Some records
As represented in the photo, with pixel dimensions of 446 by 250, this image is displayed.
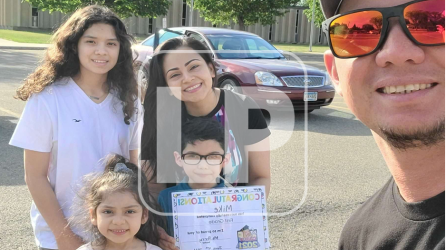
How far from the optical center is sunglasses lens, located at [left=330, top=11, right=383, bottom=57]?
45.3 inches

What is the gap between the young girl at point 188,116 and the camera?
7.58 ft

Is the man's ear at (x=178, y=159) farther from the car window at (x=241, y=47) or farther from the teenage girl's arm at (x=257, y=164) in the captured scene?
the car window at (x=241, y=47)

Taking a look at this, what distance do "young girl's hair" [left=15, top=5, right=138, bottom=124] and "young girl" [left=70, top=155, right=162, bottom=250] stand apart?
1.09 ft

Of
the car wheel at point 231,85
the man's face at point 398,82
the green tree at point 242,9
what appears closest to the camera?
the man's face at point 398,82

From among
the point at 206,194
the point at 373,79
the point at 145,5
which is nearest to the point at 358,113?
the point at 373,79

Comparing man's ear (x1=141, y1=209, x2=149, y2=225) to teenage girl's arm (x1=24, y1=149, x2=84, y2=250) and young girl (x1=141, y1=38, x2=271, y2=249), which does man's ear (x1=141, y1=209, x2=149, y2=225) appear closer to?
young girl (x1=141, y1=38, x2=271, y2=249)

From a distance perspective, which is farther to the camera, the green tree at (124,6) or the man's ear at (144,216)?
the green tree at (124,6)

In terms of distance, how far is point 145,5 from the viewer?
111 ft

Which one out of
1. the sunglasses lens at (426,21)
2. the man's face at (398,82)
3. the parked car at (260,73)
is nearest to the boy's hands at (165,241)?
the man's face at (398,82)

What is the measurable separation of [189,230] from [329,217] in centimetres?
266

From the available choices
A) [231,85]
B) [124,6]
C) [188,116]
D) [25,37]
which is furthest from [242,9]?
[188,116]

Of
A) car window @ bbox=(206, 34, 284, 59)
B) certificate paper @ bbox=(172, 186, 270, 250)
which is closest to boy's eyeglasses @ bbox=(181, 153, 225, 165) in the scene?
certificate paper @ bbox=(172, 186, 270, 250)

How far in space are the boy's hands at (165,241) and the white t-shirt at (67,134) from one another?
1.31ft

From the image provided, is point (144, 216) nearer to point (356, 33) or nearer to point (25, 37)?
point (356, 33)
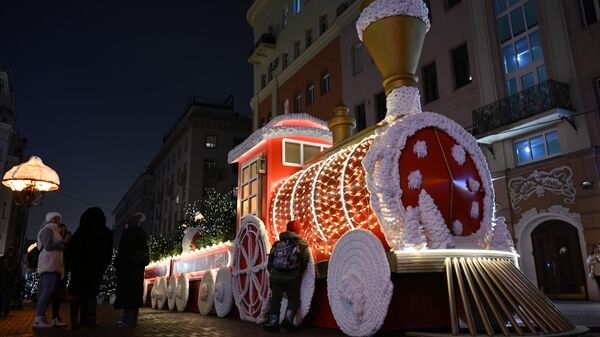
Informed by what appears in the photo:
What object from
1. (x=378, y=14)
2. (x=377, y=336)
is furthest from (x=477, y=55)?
==
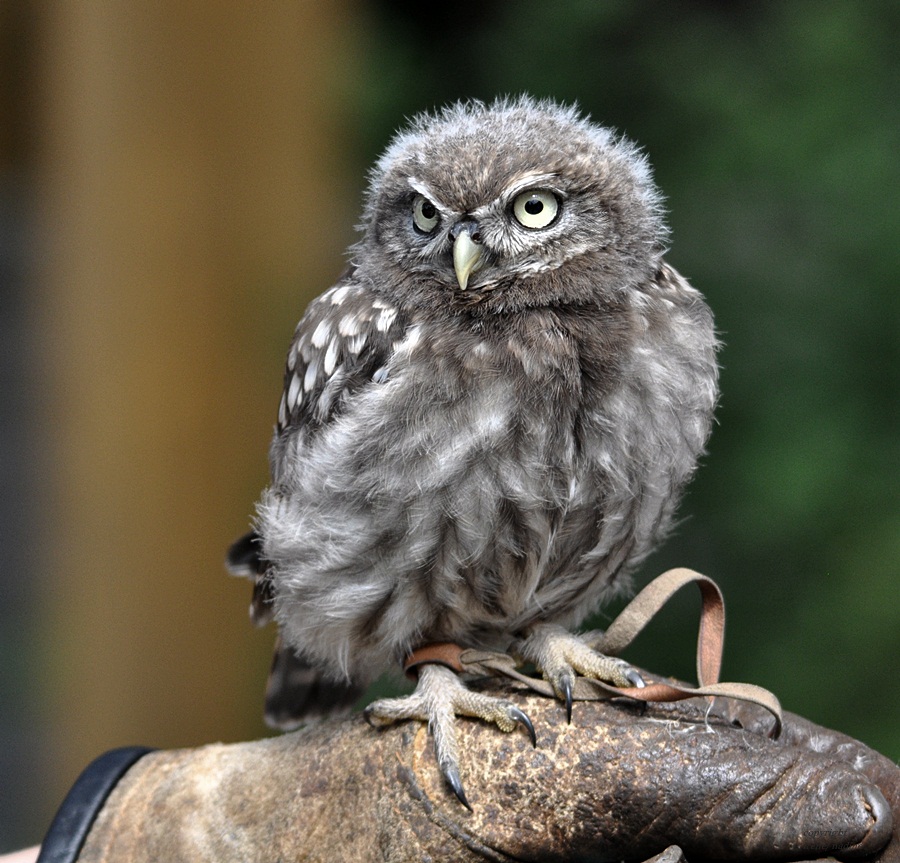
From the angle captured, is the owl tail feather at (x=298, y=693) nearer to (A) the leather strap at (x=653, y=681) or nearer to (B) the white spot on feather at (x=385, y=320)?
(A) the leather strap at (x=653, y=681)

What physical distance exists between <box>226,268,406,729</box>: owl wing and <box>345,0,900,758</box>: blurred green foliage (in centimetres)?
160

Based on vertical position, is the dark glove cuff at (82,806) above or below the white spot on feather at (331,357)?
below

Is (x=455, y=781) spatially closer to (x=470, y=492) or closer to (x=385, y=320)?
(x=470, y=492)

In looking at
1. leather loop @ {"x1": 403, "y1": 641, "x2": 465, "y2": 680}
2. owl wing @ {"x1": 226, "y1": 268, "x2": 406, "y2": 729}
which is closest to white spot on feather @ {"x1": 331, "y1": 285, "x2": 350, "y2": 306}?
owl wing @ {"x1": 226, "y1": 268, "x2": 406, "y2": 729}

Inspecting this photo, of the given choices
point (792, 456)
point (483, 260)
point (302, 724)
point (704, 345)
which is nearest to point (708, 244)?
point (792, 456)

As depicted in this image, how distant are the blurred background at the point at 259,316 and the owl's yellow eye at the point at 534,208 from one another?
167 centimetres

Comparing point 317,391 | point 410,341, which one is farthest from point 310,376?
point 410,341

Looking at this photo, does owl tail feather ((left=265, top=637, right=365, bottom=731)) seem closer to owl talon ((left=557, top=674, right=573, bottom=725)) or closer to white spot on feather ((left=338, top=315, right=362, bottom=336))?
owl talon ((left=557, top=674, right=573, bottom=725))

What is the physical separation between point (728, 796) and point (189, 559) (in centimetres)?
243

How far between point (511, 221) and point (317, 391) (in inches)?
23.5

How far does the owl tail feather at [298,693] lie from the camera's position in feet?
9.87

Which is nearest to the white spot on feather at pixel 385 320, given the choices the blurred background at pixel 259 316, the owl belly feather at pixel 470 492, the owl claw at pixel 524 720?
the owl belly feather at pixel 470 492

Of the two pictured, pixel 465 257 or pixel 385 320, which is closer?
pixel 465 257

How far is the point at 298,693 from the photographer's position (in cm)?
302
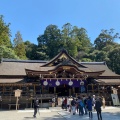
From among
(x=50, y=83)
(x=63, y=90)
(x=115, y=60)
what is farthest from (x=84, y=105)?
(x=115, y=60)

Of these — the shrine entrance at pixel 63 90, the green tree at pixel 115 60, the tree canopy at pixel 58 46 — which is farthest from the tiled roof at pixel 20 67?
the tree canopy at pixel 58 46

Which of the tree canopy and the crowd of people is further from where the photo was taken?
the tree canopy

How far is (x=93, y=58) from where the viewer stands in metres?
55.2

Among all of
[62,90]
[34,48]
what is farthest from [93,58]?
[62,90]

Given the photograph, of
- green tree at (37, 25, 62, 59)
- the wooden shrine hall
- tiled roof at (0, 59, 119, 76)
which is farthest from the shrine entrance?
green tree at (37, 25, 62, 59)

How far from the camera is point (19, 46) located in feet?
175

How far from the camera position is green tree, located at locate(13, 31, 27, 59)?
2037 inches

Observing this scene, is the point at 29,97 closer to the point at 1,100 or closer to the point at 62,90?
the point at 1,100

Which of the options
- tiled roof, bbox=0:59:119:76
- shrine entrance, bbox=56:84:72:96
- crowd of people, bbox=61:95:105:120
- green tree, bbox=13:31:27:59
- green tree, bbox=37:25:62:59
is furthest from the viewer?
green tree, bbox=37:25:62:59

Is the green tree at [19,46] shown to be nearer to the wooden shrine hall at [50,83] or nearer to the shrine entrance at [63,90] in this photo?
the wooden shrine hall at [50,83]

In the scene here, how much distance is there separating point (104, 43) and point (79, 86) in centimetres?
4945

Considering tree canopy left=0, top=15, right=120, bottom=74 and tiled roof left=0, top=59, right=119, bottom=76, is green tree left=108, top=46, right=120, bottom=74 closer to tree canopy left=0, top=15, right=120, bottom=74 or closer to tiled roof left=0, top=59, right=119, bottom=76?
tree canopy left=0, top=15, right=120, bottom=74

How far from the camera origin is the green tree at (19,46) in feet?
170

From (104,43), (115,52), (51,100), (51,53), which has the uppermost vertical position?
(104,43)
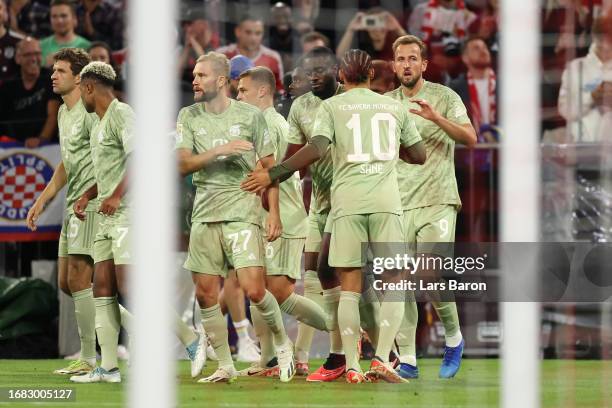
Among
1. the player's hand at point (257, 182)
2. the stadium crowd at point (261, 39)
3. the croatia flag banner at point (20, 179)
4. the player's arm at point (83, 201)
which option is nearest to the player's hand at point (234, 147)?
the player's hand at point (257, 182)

▶ _Work to do_: Locate each line in the records above that includes the word "nearest", and copy those lines out.

▶ _Reply to the task_:
which is nearest to the point at 358,113?
is nearest to the boy's hands at (165,241)?
which is nearest to point (708, 244)?
Which is nearest to the white spot on feather at pixel 385 320, given the choices the blurred background at pixel 259 316, the owl belly feather at pixel 470 492, the owl claw at pixel 524 720?
which option is nearest to the player's hand at point (234, 147)?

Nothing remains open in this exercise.